The Xilinx® Versal™ adaptive compute acceleration platform (ACAP) is a fully software-programmable, heterogeneous compute platform that combines the processing system (PS) (Scalar Engines that include Arm® processors), Programmable Logic (PL) (Adaptable Engines that include the programmable logic), and AI Engines which belong in the Intelligent Engine category.
This tutorial demonstrates how to use kernels provided by the DSP Library for a filtering application, how to analyze the design results, and how to use filter parameters to optimize the design's performance using simulation.

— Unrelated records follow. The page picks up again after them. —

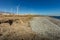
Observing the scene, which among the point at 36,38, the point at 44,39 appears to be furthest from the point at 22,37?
the point at 44,39

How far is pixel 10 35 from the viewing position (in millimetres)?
9633

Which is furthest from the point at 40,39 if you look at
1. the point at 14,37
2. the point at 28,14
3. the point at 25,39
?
the point at 28,14

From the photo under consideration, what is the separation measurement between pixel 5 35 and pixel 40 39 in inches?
102

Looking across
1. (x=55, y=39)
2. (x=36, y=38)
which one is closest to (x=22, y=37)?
(x=36, y=38)

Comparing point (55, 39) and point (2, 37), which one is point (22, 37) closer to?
point (2, 37)

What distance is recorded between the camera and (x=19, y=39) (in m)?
8.88

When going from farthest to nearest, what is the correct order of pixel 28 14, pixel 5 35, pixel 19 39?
pixel 28 14 < pixel 5 35 < pixel 19 39

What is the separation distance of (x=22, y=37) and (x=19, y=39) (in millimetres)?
452

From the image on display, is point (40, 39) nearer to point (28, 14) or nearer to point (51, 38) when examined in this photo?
point (51, 38)

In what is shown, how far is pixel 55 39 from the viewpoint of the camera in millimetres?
9133

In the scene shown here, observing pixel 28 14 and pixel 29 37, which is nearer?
pixel 29 37

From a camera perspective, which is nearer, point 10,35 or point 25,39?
point 25,39

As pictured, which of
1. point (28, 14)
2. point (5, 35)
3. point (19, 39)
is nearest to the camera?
point (19, 39)

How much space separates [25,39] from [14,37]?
878 mm
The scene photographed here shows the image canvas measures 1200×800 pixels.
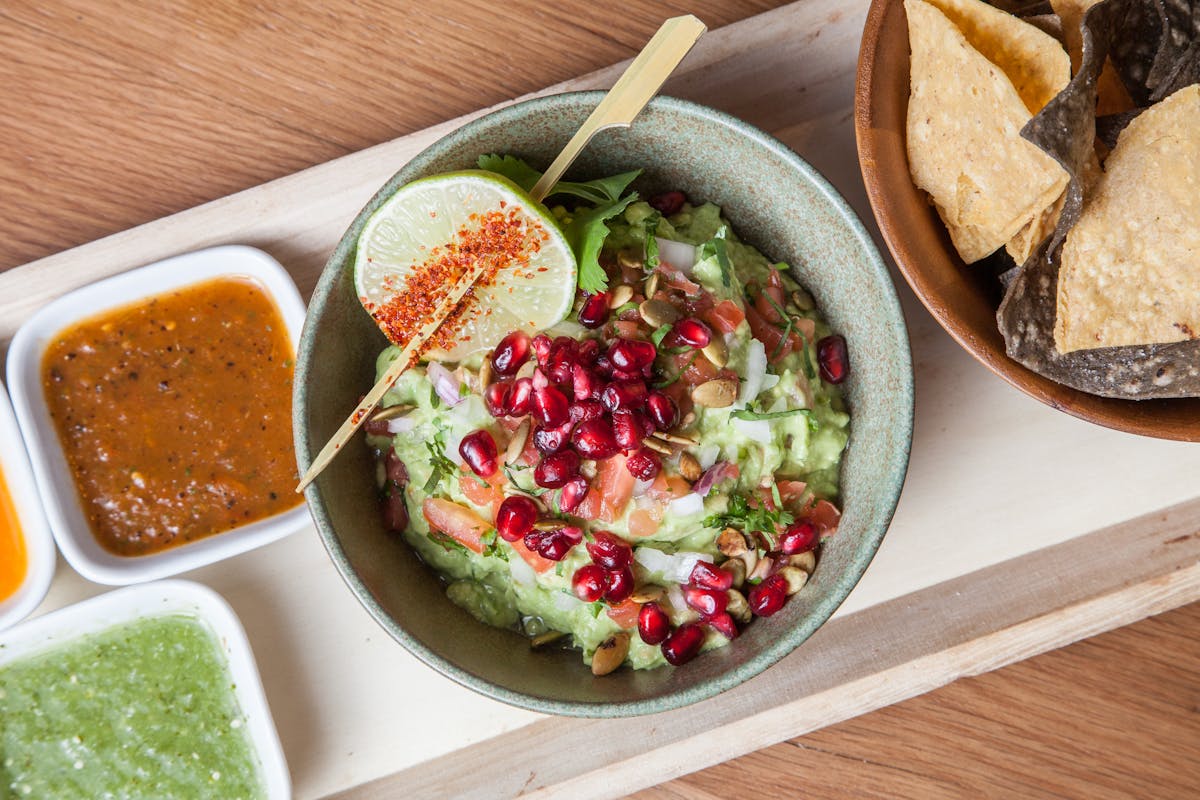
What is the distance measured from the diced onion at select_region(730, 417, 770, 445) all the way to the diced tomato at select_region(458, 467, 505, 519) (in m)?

It does not take the design to a hardware implementation, however.
After completing the tutorial, you should be able to:
- Build signal processing datapath using the Vitis™ application acceleration development flow
- Evaluate the performance and resource utilization metrics of a design
- Adjust filter parameters to meet system performance requirements
This tutorial shows how to construct a simple two-stage decimation filter. This filter is not targeted at a specific real-life application, but is used to show how to use the DSP Library to construct filter chains.

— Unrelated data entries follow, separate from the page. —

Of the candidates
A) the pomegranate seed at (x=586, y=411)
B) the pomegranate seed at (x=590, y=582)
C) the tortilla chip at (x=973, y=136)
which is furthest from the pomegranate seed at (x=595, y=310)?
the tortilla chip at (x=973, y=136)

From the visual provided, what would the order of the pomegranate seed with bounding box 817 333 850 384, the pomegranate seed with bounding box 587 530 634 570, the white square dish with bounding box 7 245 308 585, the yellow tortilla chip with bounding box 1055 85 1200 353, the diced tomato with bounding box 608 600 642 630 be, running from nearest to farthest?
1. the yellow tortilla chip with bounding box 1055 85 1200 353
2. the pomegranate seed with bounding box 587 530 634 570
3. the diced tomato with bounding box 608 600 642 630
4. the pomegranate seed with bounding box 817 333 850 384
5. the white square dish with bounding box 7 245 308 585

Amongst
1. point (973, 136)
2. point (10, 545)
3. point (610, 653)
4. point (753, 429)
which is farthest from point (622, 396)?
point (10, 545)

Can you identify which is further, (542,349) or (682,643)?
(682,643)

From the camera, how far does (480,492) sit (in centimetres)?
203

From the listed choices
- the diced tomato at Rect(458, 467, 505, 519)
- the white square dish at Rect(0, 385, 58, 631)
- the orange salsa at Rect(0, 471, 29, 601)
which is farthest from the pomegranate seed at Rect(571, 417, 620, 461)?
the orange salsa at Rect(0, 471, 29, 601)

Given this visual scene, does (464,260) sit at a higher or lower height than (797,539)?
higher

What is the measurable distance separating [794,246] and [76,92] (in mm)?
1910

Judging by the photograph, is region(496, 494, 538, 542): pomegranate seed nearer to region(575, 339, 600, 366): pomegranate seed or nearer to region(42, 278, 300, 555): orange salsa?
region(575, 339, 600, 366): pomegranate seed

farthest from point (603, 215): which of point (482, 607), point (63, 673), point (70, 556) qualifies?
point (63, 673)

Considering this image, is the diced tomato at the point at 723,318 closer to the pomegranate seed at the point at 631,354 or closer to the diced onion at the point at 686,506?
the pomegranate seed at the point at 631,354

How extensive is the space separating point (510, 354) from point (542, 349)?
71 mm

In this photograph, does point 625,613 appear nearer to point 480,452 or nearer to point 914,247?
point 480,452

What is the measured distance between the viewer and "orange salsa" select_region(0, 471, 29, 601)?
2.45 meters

- Part 1 shows how to use create an AI Engine project and instantiate a parameterized FIR filter from DSPLib
- Part 2 shows how to cascade filters together into a chain
- Part 3 shows how to optimize performance of the filter chain by tuning individual filters
dsplib_tutorial_install
├───images images for this README
├───part_1
│ ├───data
│ └───src
├───part_2
│ ├───data
│ └───src
└───part_3
├───data
└───src
Tools Documentation:
To run through this tutorial, you will need to download and install the following tools:
-
Install the Vitis Software Platform 2021.1
-
Obtain licenses for the AI Engine tools
-
Download the DSP Library
-
Download and setup the VCK190 Vitis Platform for 2021.1
When the elements of the Vitis software platform are installed, update the target platform environment script.

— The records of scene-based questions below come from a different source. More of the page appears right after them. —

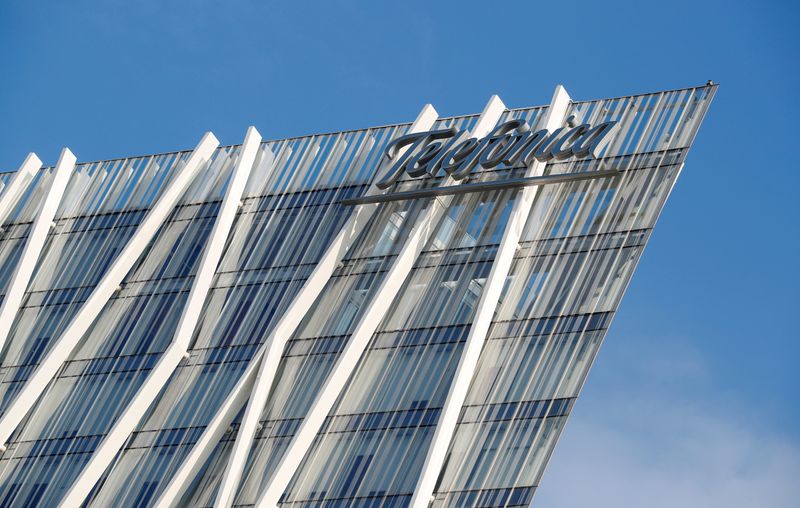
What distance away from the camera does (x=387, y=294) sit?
2419 inches

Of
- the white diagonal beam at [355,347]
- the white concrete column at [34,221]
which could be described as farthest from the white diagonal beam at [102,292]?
the white diagonal beam at [355,347]

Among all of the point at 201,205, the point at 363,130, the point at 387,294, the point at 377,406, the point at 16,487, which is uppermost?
the point at 363,130

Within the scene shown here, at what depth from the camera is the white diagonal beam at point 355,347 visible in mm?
57844

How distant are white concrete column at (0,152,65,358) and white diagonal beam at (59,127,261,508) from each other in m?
8.74

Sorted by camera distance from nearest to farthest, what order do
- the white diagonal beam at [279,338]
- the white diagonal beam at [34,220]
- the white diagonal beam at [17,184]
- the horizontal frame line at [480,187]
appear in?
the white diagonal beam at [279,338], the horizontal frame line at [480,187], the white diagonal beam at [34,220], the white diagonal beam at [17,184]

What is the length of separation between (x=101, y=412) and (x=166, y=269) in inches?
269

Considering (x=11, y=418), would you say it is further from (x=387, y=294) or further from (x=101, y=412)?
(x=387, y=294)

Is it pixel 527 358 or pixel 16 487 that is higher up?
pixel 527 358

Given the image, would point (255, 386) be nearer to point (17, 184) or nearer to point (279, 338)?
point (279, 338)

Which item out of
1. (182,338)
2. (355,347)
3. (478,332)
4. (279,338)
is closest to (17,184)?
(182,338)

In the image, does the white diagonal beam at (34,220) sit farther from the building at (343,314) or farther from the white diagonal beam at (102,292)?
the white diagonal beam at (102,292)

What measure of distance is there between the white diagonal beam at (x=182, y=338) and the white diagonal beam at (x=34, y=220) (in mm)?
8739

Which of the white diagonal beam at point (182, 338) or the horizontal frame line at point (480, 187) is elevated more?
the horizontal frame line at point (480, 187)

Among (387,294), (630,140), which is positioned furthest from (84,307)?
(630,140)
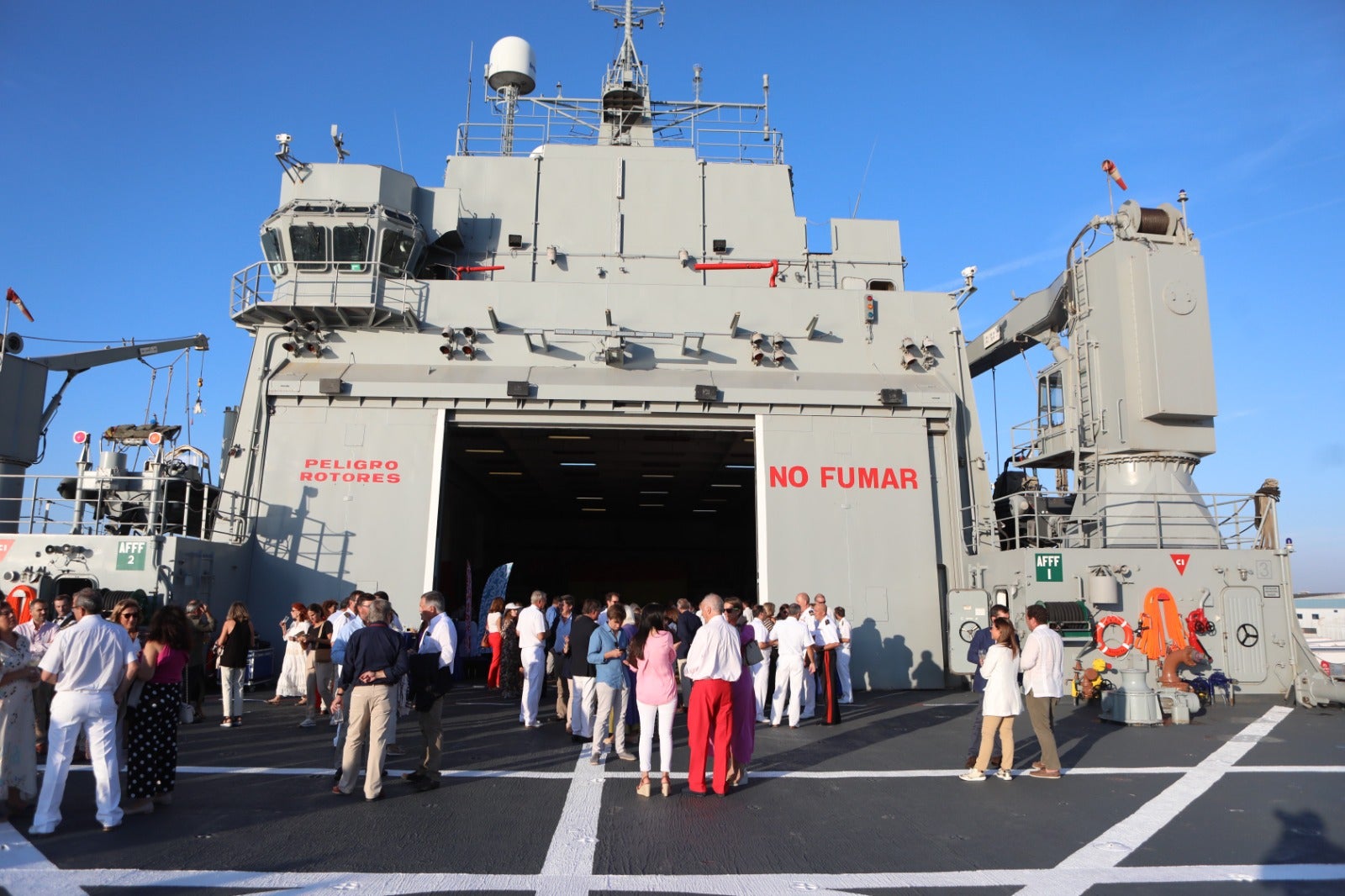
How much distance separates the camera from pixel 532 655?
12.1 m

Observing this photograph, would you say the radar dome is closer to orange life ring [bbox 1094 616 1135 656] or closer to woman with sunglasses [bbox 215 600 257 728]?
woman with sunglasses [bbox 215 600 257 728]

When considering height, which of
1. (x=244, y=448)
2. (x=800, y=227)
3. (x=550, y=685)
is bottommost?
(x=550, y=685)

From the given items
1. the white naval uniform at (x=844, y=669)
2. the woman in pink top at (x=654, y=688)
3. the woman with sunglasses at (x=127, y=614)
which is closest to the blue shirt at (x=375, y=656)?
the woman with sunglasses at (x=127, y=614)

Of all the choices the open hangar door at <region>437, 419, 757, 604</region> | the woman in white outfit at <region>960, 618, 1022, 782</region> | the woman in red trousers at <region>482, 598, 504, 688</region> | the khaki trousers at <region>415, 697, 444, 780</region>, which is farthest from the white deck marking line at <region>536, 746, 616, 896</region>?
the open hangar door at <region>437, 419, 757, 604</region>

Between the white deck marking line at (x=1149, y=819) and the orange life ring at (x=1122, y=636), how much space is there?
338cm

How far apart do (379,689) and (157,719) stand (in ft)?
5.70

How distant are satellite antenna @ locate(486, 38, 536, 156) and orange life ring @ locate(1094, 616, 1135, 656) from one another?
18738mm

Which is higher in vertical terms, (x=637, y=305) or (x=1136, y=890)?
(x=637, y=305)

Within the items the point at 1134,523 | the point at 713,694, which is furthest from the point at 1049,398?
the point at 713,694

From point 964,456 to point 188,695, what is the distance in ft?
47.4

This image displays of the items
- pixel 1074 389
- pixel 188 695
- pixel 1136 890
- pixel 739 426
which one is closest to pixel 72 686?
pixel 188 695

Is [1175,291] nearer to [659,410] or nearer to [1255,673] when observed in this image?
[1255,673]

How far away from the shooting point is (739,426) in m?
17.5

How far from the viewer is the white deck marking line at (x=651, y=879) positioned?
5.30m
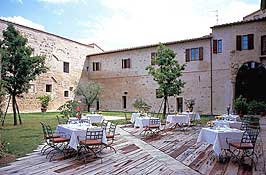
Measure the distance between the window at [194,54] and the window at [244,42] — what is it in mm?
3118

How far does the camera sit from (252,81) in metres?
18.9

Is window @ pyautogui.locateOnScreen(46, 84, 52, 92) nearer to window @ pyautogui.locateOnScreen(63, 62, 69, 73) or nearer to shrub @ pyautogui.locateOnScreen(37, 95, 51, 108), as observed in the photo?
shrub @ pyautogui.locateOnScreen(37, 95, 51, 108)

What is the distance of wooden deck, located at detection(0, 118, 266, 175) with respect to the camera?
5.06 m

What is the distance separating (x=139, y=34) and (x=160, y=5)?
17.8 m

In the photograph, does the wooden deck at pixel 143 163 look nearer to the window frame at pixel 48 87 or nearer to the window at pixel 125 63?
the window frame at pixel 48 87

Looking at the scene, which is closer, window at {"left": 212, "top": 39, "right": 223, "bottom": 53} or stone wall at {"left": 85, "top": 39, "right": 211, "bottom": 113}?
window at {"left": 212, "top": 39, "right": 223, "bottom": 53}

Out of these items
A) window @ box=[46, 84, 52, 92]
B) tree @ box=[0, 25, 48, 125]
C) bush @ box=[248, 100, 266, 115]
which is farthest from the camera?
window @ box=[46, 84, 52, 92]

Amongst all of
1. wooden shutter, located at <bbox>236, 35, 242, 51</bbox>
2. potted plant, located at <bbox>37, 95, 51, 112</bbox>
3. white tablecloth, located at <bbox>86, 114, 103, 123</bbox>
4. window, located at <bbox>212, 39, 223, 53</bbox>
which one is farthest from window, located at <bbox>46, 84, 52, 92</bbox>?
wooden shutter, located at <bbox>236, 35, 242, 51</bbox>

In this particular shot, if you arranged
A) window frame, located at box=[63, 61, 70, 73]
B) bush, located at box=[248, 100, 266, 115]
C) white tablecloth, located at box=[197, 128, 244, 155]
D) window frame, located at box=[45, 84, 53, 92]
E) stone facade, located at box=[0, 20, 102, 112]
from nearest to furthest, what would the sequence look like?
white tablecloth, located at box=[197, 128, 244, 155], bush, located at box=[248, 100, 266, 115], stone facade, located at box=[0, 20, 102, 112], window frame, located at box=[45, 84, 53, 92], window frame, located at box=[63, 61, 70, 73]

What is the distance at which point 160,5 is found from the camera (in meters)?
14.0

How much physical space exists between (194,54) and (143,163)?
1772 cm

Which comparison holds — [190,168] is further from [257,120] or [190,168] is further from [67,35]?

Edit the provided template setup script env_setup.sh
in your favourite text editor. Replace the placeholders with the appropriate paths:
#Setup environment variables
export PLATFORM_REPO_PATHS=<YOUR-PLATFORMS-DIRECTORY>
export DSPLIB_ROOT=<PATH-TO-DSP-LIBRARY>
Then source the environment script:
source env_setup.sh
Ensure that you are using the 2021.1 version of Xilinx tools.
which vitis
which aiecompiler
For novice users, following link provides tutorials to understand the basic Vitis compiler concepts and building simple AI Engine designs:
Part 1 of this tutorial will:
- demonstrate how to create a Vitis project
- link in the DSPLib functions
- create a simple graph containing a parameterized DSPLib FIR filter.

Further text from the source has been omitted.